◆ The request
Copy the lines from the one containing "At what distance do" through the one containing "to compare, which is highest?", inclusive, substituting "consider" for "compare" and leaving everything else unchanged.

◆ Information given
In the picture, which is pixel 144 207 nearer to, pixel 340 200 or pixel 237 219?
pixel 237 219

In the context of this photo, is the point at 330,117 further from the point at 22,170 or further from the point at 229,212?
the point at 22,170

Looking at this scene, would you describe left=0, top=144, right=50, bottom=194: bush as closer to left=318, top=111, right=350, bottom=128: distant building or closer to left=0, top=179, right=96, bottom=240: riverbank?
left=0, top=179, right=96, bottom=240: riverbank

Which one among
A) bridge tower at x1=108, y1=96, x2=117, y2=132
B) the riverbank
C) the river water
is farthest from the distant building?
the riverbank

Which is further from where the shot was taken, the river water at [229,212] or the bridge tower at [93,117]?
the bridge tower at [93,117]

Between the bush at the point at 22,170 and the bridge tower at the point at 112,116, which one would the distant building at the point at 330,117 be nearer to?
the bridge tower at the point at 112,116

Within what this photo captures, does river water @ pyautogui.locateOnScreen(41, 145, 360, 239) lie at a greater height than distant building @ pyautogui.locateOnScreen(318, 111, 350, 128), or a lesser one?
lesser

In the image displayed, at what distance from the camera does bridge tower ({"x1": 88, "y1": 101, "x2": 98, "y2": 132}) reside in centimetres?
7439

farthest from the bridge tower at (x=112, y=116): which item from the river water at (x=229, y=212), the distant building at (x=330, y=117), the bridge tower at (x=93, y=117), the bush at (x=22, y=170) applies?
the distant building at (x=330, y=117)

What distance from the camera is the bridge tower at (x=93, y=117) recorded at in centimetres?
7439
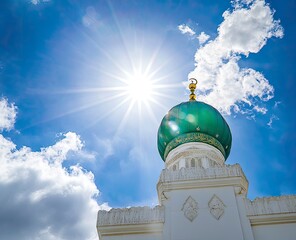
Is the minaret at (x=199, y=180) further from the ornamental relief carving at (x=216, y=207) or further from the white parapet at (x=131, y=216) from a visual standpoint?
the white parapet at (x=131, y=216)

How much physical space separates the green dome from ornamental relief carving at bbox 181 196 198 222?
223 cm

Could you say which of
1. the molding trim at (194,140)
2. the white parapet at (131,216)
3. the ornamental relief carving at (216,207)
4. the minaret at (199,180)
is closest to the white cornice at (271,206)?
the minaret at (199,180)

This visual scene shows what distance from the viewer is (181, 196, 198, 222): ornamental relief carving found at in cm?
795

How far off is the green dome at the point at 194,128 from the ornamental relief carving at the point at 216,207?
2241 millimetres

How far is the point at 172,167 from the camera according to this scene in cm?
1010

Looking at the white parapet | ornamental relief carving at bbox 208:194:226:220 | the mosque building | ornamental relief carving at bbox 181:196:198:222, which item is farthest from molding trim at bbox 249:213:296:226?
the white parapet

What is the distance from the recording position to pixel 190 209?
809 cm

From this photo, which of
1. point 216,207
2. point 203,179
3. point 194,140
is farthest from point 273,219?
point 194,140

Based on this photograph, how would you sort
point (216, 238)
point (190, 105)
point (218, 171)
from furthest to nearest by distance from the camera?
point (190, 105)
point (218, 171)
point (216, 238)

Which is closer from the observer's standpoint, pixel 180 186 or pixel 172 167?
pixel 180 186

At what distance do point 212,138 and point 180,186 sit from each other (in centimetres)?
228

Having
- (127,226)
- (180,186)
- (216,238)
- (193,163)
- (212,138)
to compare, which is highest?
...
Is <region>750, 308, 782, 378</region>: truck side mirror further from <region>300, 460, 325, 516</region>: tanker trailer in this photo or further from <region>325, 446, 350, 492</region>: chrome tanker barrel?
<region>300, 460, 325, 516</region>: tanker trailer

◆ Correct result
At what distance do point 212,138 and point 180,186 sit from each other (in centimetres)?
228

Having
- (127,226)
- (180,186)
- (216,238)
- (193,163)
- (212,138)
to consider, which is highest?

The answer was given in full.